* **演習課題 1**
クールベ美術館についての本文によると、この美術館はどの建物を利用していますか。
* **演習課題 2**
記録のうち、「Given what is shown in this image, out of」を含む行から始めて「which is positioned nearest to the」を含む行までを、「boulder」をすべて「rock」に置き換えて書き直してください。ほかの部分はそのままにし、この範囲の行だけを示してください。

* **掲載本文**
------------------------------
故郷の美しい景観とともに観賞できるクールベの美の館

▲リニューアルオープンしたクールベ美術館のファサード

 クールベ美術館はクールベが生まれ、そして幼少時代の数年間を過ごした旧エベール邸(L'hôtel Hébert)の建物を利用しています。2008年から3年の歳月をかけた改装工事で、旧エベール邸に加え、隣接する2棟の家も美術館の一部となり、美術館の総面積は500uから2,000uへと大幅に拡張されました。コレクションの保存、展示の両面でより快適な環境が整えられ、旧エベール邸の歴史的価値を守りながら、モダンな美術館として新たにその扉を開きました。
------------------------------
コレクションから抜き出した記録

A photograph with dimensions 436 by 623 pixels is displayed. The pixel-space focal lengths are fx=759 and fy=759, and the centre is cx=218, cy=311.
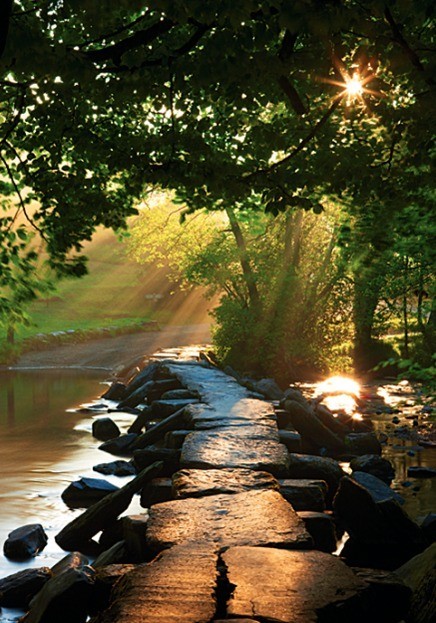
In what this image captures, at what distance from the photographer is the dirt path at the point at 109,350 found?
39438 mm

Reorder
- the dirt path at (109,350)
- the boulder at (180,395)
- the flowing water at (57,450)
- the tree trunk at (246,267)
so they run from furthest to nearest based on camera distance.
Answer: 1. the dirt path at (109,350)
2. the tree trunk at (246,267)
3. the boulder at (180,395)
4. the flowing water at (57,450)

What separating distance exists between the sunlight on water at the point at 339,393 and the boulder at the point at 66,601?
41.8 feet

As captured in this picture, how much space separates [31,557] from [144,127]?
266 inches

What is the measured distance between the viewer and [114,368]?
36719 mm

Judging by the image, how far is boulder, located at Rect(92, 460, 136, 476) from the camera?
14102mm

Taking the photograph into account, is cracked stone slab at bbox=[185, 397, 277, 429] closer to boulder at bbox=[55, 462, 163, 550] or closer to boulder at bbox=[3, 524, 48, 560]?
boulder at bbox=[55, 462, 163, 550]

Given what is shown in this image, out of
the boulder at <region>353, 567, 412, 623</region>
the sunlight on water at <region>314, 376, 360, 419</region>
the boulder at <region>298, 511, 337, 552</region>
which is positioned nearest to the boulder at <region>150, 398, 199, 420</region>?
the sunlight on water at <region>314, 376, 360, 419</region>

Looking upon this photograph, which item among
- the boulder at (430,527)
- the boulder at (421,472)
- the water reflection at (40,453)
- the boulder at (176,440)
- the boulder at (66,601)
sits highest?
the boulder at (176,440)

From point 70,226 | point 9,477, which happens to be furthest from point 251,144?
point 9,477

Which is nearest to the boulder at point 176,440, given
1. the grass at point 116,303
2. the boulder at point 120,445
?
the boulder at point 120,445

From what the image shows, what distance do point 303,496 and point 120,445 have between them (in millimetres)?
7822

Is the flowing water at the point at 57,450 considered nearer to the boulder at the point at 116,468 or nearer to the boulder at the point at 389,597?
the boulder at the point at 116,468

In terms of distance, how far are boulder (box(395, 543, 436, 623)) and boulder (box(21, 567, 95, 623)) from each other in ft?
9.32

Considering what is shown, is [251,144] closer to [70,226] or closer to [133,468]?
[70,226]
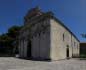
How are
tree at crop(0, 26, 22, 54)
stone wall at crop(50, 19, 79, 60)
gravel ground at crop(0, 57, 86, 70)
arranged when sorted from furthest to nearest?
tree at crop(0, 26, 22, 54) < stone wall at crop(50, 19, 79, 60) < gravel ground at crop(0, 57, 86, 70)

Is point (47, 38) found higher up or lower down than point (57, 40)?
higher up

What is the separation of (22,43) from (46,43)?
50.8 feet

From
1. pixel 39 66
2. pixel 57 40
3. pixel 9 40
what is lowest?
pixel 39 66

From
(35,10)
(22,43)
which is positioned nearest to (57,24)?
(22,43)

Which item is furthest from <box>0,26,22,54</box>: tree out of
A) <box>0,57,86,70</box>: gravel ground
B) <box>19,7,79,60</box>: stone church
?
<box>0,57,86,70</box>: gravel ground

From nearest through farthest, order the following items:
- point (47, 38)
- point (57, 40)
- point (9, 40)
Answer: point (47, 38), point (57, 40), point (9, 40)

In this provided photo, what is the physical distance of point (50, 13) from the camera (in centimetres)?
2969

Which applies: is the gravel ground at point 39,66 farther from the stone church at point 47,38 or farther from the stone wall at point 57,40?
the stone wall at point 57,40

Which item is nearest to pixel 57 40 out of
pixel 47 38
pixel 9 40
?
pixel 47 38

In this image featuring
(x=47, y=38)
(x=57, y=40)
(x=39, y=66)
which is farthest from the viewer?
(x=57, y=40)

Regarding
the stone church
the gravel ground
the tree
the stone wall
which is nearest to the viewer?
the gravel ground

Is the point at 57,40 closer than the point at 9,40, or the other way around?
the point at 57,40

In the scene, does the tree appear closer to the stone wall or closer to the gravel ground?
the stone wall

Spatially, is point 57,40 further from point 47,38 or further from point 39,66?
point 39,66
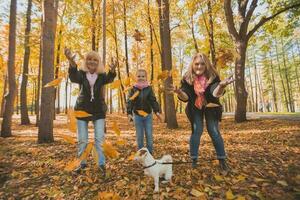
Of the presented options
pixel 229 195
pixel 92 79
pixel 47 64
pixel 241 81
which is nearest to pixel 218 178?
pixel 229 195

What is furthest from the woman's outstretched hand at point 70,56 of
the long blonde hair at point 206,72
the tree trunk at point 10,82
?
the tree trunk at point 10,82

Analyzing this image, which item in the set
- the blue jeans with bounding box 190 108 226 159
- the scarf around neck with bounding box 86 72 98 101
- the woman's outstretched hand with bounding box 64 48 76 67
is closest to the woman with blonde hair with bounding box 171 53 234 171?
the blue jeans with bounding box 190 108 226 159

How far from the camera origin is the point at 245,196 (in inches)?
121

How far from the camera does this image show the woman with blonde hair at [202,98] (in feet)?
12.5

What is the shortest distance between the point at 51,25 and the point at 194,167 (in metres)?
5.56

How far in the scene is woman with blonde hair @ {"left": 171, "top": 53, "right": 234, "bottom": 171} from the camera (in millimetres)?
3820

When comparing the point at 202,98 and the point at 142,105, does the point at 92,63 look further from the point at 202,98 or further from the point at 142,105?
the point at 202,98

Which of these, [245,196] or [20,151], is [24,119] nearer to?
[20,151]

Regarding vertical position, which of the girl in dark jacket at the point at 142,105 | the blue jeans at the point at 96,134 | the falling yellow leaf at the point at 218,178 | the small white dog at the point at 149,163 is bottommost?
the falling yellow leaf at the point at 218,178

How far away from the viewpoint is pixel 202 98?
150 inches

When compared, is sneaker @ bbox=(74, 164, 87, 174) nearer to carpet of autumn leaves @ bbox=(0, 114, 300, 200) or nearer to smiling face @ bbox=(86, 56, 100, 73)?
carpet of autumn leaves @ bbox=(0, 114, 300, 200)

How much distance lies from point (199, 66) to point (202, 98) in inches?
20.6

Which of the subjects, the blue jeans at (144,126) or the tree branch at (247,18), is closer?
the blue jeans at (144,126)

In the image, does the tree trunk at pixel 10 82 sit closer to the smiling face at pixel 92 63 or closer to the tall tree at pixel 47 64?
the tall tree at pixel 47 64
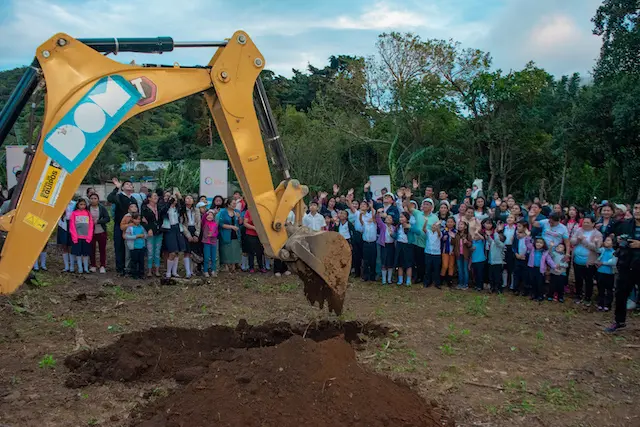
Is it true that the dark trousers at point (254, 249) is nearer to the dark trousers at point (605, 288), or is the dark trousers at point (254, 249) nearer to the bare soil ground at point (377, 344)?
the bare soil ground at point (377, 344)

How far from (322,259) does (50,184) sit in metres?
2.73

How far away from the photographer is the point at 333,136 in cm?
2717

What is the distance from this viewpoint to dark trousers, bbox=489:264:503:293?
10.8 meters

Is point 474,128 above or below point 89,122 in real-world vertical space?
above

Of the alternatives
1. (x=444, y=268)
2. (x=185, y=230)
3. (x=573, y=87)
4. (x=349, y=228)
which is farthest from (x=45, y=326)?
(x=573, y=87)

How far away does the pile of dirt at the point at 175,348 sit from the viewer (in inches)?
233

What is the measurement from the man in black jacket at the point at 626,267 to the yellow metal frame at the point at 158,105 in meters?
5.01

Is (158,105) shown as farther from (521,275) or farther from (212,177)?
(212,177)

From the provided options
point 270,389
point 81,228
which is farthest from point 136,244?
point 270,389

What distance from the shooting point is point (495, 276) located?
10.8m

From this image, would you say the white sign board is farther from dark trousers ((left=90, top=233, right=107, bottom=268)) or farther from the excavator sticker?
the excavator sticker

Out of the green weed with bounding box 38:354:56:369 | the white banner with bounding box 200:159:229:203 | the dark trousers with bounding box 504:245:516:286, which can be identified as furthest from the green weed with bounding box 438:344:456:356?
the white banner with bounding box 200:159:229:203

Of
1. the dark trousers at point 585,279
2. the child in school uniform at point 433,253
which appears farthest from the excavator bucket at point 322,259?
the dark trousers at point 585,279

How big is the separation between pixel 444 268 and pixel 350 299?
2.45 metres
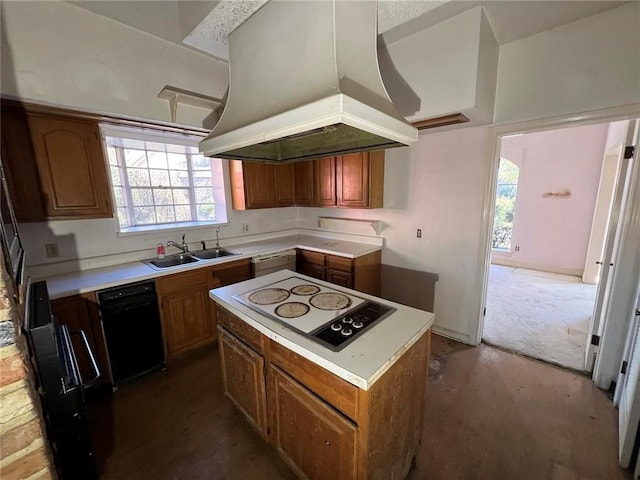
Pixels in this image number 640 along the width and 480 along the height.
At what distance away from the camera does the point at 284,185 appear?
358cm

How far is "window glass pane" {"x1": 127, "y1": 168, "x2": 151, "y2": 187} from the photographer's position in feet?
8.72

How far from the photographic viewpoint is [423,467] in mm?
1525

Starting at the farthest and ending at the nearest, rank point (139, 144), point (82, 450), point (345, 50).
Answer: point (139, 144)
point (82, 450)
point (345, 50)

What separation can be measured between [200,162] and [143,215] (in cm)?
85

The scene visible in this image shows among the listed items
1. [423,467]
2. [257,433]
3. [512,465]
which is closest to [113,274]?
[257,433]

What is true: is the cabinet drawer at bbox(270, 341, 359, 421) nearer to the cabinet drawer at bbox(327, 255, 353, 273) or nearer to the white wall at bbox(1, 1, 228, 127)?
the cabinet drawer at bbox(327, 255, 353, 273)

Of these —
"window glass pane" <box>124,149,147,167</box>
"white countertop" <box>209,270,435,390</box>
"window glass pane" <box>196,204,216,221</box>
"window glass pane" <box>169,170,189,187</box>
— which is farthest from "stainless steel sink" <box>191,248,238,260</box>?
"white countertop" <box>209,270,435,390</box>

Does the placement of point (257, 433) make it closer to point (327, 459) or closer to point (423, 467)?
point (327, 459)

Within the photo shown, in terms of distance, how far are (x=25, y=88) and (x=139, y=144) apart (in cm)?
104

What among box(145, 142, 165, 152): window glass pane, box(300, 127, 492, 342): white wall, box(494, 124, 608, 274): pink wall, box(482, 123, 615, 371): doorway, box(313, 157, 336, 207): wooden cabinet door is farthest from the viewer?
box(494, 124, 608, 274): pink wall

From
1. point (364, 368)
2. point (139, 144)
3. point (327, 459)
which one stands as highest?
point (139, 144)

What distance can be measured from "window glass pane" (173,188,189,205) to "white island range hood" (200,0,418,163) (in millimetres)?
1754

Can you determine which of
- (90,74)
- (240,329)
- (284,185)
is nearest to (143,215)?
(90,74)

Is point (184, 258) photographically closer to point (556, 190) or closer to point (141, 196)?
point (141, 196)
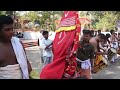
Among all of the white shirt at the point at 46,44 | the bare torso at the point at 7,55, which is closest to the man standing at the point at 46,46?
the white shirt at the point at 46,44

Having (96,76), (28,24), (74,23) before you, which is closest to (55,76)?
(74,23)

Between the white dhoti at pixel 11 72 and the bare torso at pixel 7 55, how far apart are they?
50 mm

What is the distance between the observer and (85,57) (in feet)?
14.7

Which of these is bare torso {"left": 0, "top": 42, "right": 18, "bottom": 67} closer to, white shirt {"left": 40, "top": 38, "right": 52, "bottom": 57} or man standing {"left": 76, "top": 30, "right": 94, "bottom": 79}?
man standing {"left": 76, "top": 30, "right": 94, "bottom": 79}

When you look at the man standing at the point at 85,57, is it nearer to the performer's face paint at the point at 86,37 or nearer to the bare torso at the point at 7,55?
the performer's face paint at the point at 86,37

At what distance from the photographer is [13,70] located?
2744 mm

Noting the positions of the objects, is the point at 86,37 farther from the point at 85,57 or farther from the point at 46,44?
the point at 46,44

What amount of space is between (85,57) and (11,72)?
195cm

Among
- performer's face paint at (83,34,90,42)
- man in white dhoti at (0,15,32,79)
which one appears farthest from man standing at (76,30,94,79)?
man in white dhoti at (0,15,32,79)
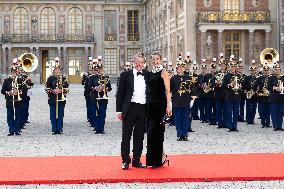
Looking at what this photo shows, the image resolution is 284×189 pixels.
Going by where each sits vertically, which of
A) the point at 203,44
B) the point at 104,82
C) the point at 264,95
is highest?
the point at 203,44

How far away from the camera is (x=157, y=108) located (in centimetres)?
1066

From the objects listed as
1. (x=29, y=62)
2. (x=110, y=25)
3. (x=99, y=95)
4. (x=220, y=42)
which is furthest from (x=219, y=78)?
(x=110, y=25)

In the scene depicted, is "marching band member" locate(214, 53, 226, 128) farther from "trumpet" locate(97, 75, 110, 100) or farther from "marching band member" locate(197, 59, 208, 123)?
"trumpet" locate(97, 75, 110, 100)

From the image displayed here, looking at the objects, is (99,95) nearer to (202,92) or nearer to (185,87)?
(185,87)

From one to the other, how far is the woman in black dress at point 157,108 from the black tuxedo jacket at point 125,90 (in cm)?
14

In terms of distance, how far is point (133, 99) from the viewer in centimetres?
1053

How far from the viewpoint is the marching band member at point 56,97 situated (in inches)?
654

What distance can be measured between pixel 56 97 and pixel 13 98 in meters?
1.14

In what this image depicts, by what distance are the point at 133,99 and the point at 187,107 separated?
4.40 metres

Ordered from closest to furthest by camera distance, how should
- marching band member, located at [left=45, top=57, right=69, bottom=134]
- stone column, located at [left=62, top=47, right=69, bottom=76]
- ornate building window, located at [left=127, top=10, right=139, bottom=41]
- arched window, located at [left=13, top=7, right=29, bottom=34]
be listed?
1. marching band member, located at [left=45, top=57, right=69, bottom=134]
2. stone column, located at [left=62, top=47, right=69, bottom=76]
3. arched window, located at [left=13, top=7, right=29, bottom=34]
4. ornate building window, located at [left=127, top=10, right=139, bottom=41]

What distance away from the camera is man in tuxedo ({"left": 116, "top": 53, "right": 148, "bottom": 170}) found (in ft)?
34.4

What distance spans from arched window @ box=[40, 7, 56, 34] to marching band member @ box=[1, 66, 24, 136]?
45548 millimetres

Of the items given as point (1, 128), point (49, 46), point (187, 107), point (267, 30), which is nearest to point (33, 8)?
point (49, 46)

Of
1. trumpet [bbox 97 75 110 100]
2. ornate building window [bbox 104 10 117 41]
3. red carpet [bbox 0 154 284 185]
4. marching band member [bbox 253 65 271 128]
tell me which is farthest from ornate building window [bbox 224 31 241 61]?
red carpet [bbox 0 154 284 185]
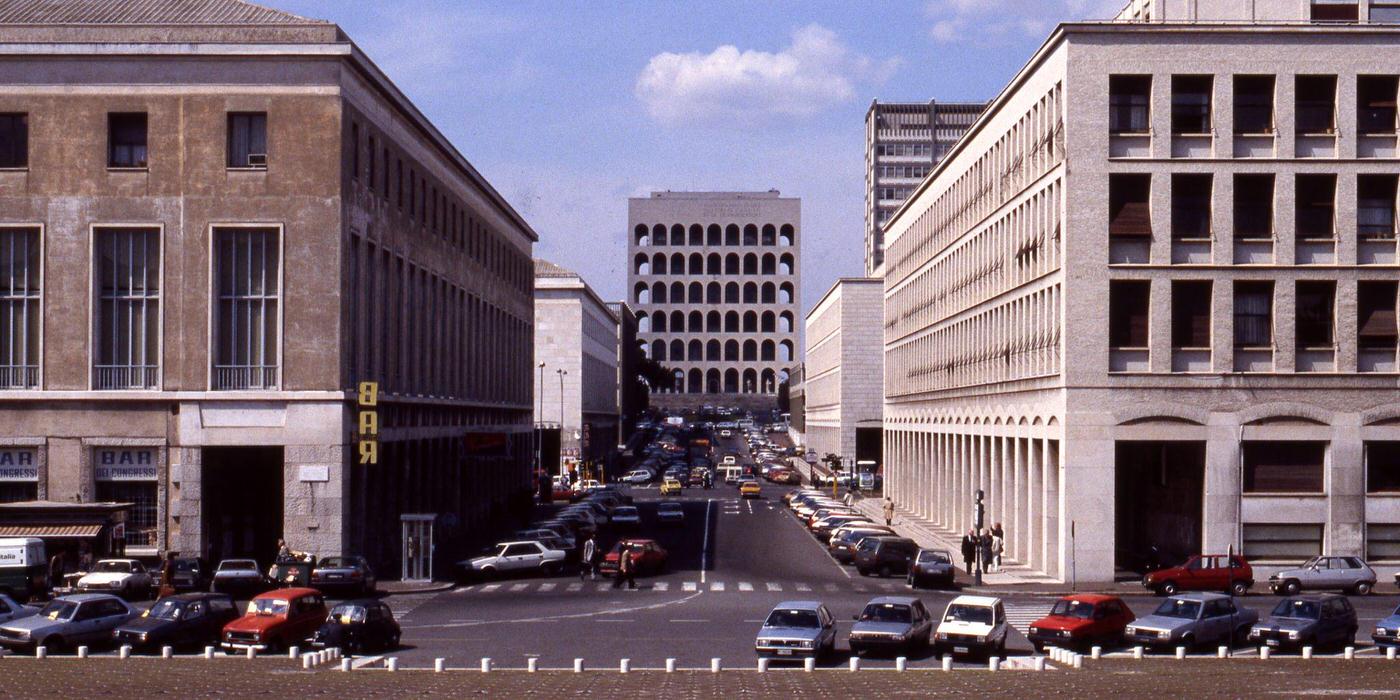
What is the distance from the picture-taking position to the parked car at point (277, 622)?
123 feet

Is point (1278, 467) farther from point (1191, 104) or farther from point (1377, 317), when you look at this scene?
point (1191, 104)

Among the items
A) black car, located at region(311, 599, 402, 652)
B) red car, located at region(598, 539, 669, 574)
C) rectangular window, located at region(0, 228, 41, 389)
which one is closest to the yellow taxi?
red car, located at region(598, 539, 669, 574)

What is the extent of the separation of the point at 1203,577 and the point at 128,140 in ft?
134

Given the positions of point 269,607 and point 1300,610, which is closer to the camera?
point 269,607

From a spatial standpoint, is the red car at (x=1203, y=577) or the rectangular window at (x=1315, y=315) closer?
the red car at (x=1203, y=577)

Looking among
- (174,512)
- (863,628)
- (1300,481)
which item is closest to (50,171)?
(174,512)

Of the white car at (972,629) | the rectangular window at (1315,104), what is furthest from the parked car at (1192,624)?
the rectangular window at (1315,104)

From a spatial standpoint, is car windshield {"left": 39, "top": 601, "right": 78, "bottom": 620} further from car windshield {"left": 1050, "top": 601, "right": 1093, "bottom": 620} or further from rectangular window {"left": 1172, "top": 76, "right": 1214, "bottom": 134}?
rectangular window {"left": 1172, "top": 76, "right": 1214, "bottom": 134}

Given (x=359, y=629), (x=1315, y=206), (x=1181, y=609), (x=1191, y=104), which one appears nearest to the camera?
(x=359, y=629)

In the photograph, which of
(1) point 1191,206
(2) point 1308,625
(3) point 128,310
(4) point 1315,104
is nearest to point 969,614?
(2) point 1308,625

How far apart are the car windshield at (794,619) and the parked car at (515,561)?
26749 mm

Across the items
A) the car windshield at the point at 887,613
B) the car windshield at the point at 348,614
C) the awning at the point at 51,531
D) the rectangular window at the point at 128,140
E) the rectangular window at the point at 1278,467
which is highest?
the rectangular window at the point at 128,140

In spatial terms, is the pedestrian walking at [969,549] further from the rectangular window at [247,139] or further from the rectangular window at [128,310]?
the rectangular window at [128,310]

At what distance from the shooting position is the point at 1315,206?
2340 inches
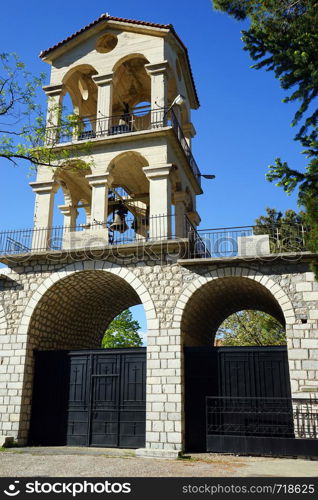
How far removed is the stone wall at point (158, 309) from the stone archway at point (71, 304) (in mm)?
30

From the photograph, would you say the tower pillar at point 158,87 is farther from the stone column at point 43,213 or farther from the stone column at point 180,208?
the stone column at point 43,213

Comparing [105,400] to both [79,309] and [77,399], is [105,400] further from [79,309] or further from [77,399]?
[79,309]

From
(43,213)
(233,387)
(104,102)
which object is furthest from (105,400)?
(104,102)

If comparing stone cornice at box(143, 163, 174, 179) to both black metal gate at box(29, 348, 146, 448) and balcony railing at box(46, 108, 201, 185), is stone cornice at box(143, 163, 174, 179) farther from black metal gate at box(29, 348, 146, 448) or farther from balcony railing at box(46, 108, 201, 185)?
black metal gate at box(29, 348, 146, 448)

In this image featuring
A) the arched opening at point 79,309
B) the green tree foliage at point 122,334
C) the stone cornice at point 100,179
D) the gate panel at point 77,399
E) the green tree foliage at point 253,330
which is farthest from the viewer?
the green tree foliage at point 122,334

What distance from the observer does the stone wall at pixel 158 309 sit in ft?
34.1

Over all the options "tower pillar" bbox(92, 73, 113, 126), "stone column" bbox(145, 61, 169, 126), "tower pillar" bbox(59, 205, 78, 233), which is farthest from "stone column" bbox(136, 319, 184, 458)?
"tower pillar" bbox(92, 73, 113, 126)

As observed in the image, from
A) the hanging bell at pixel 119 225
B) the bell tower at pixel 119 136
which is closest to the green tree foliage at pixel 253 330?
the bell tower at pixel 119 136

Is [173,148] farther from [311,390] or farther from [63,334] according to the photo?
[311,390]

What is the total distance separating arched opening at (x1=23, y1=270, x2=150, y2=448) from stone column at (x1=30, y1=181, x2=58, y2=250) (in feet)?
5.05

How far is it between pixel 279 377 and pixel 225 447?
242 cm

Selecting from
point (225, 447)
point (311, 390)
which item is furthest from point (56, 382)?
------------------------------
* **課題の結果 1**
クールベが生まれ、幼少時代の数年間を過ごした旧エベール邸(L'hôtel Hébert)の建物です。

* **課題の結果 2**
Given what is shown in this image, out of
the rock at <region>353, 567, 412, 623</region>
the sunlight on water at <region>314, 376, 360, 419</region>
the rock at <region>298, 511, 337, 552</region>
which is positioned nearest to the rock at <region>150, 398, 199, 420</region>?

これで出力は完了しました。